** BRIEF **
Everything in the listing that follows should be reproduced exactly except the pictures.

** PROVIDED DATA **
☆ ☆ ☆ ☆
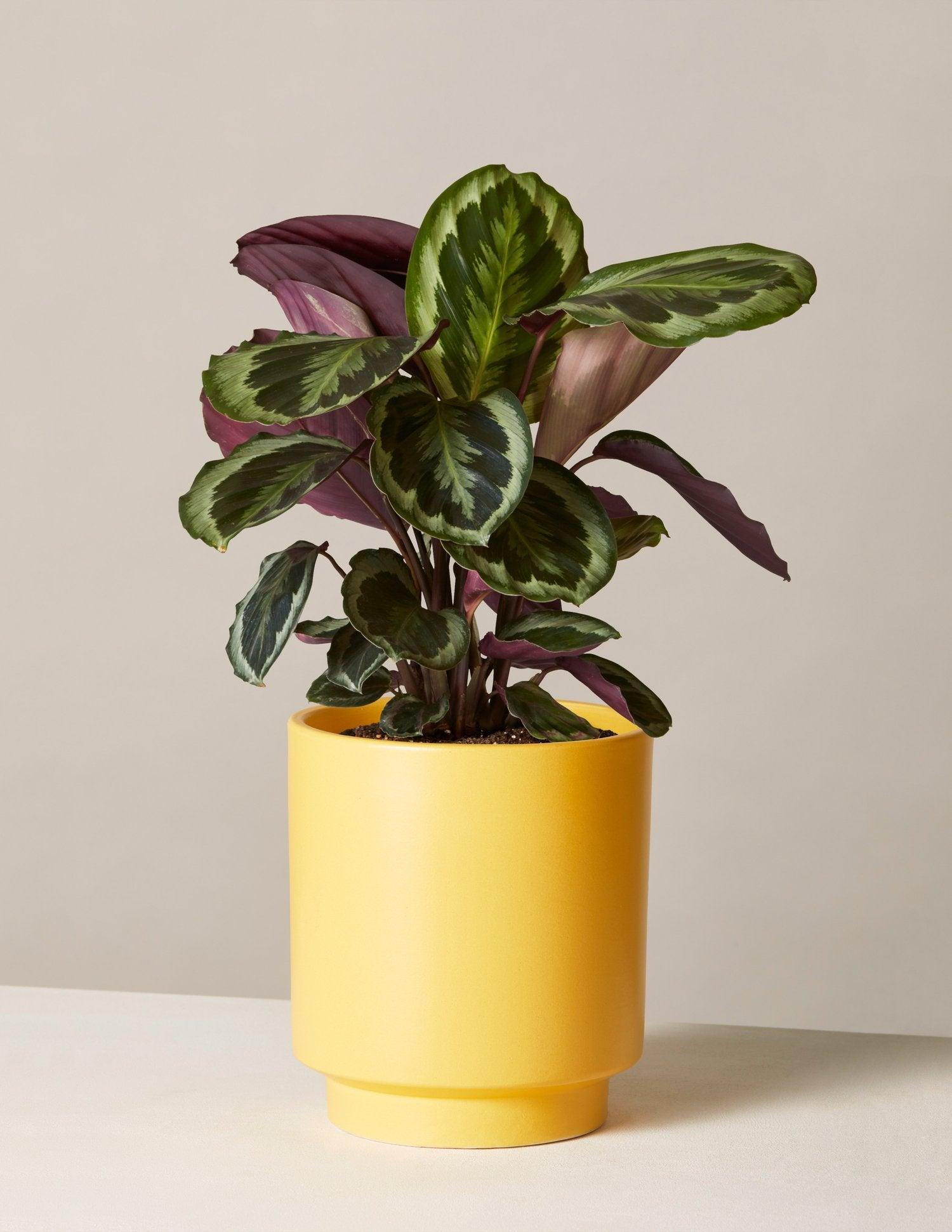 the-sill_potted-plant_calathea-medallion_high-line_mustard-7_1500x.progressive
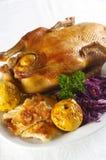 圆白菜鸭子烤红色 库存图片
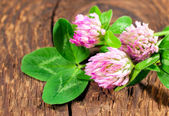 Clover on wooden background — Stok fotoğraf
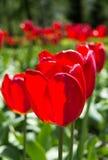 Härlig sikt av röda tulpan under solljuslandskap på mitt av våren eller sommar Royaltyfri Fotografi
☆ ☆ ☆ ☆
** WRITTEN RESPONSE **
 the-sill_potted-plant_calathea-medallion_high-line_mustard-7_1500x.progressive
 圆白菜鸭子烤红色 库存图片
 Clover on wooden background — Stok fotoğraf
 Härlig sikt av röda tulpan under solljuslandskap på mitt av våren eller sommar Royaltyfri Fotografi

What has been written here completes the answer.